# Supplied text:
↓
Braille Lego and Programming for the Visually Impaired

Blog post from Steve Mullarkey Course Coordinator – Level 3 Software Development and Games Programming from Shipley College

The Software Development and Games Programming course at Shipley College is constantly being updated to keep it current. One aspect of this was the increased use of visual programming tools, such as Scratch, as used in Code.org’s Hour of Code activities and Blueprints, as used by Unreal Engine 4, a state of the art game engine.

The students have all reacted very well to these new tools and this year we had eight students leave with D*D*D*, which is the highest grade possible.

However, last year we had a new student who wanted to join the course who is visually impaired – he has no light perception whatsoever. This makes anything which uses drag and drop inaccessible, as his screen reader software, Jaws, can only work with text.

I had to make a choice then;

  • do I say that he can’t join the course?
  • do I change the course to suit his needs?
  • do I somehow differentiate the material so he can access it?

At Shipley College we strongly believe in inclusion and so the choice was a simple one to make, but very hard to execute. We tried different approaches to find out what worked best for Callum.

Fortunately my wife has many years of experience working with assorted special needs students and gave me some great ideas on where to start.

For the scratch projects, I used laminated prints of the scratch nodes, glued to foam board, with Braille added manually using craft supplies and QR codes added to the back of each node – the goal has always been to make the resources so that Callum can work independently.

This worked really well, but it took a over a week to create the resources for an activity that took an hour. Obviously I had to find a method which I could automate.
↑
# Recorded information:
↓
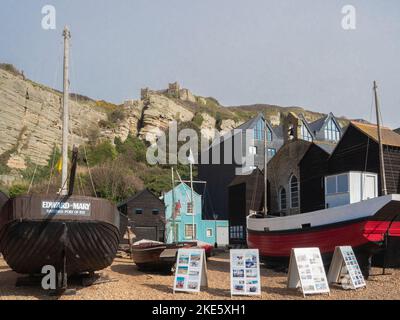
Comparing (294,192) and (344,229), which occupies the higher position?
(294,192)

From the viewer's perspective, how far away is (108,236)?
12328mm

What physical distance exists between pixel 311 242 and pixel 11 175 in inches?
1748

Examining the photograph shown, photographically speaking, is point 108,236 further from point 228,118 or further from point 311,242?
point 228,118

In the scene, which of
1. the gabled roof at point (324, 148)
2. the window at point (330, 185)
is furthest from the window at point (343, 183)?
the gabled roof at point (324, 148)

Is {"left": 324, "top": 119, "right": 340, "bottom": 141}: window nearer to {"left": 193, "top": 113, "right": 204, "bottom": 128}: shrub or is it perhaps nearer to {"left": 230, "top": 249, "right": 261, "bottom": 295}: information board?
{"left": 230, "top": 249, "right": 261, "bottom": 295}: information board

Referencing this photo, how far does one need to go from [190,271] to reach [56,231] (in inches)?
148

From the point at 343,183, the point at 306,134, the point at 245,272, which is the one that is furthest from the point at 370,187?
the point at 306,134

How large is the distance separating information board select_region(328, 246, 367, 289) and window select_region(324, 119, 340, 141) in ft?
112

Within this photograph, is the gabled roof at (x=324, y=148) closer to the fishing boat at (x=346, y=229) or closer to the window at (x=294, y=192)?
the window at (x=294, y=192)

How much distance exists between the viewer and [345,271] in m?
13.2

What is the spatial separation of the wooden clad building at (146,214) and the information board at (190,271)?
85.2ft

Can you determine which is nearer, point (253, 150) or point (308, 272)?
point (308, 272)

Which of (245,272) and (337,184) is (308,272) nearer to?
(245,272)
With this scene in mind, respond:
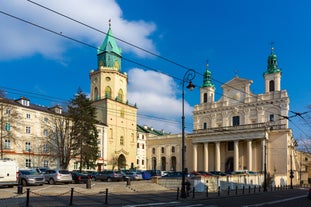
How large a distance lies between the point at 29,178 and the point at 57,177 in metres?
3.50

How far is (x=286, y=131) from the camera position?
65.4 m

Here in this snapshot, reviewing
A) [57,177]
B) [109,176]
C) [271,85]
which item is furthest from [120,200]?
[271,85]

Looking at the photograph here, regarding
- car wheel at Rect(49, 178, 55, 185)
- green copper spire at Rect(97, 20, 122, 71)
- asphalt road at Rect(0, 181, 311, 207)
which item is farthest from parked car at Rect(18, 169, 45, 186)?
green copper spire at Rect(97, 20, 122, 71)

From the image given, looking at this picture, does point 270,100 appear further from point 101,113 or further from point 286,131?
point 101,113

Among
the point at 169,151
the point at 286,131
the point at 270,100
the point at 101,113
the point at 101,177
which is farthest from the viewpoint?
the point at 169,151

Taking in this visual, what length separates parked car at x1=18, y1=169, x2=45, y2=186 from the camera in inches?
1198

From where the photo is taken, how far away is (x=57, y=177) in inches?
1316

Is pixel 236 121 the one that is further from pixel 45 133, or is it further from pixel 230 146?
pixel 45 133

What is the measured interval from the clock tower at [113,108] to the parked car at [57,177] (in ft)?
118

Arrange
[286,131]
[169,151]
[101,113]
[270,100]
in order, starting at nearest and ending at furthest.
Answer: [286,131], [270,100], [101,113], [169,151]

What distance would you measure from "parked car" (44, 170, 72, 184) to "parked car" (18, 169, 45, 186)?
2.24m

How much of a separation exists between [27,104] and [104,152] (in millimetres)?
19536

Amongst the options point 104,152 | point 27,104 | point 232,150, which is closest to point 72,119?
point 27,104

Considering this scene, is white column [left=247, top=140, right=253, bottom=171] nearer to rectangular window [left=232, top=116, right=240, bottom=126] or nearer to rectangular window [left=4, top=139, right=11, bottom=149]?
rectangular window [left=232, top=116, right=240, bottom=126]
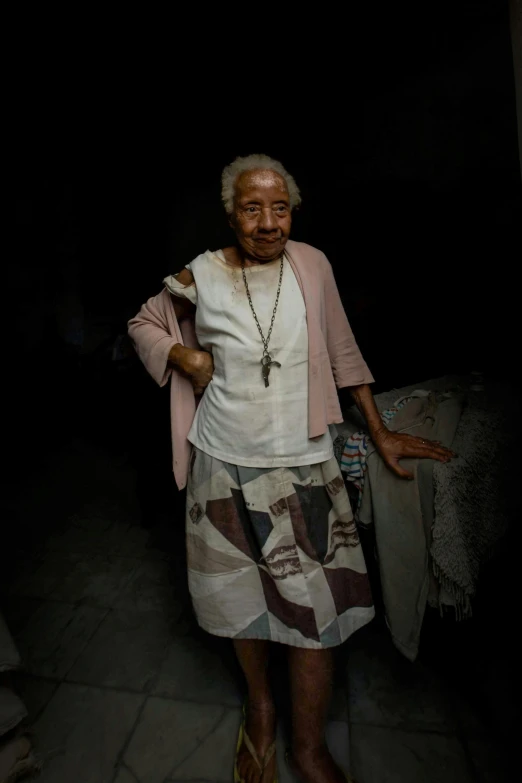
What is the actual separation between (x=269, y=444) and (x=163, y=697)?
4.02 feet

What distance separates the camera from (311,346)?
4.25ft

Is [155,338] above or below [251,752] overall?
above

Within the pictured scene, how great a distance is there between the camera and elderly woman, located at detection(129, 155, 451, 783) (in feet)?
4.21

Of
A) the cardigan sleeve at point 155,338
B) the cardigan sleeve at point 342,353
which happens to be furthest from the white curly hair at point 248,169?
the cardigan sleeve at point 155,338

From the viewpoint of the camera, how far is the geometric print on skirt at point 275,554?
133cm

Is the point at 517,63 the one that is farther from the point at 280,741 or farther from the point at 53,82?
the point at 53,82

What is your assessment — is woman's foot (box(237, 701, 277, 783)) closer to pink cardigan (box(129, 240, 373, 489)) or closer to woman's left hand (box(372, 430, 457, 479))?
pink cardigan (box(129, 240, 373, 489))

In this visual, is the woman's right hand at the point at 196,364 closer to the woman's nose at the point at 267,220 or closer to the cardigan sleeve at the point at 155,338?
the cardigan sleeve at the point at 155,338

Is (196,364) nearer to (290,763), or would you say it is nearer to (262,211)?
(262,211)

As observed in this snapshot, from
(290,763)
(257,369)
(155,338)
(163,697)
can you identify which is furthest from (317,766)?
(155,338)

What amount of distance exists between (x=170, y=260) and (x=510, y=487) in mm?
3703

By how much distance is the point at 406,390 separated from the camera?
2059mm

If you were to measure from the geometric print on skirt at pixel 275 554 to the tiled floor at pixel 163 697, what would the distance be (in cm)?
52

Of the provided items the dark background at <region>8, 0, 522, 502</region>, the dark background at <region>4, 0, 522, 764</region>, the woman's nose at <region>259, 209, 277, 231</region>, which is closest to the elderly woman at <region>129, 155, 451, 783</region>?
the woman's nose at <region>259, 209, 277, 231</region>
↑
# Problem set:
(a) From the blog post on Braille Lego and programming, list every option the writer weighed when the visually impaired student wanted to join the course.
(b) Carry on the blog post on Braille Lego and programming for the visually impaired, starting right after its last sentence.

# Final results:
(a)
- Tell him he can't join the course.
- Change the course to suit his needs.
- Somehow differentiate the material so he can access it.

(b)
I knew I could create 3D models of the nodes using code and started to think that 3D printing would be a possible way to automate the whole process. To test this we got the cheapest 3D printer we could find on eBay – this cost around £160 and came with no instructions but it eventually printed a 3D model of a Scratch node.

The challenge then was to add Braille to each node, along with text so that Callum’s LSA could also read what the node was to be used for. The solution for this was to print an inverted V, with text on one side and Braille on the other. To make sure they could be read the same way, the text was also inverted.

Braille-node

Braille-node

This was then tested by Callum and another VI student, who both said they could read the text and the Hour of Code activity worked really well. The only issue now was the reliability of the 3D printer. We needed a professional 3D printer, but we did not have the budget for this.

This is when we saw the Accessibly by Design competition on the JISC Elevator. We quickly made a video and entered the competition, the prize of £5000 would have made this project viable and was something we desperately needed.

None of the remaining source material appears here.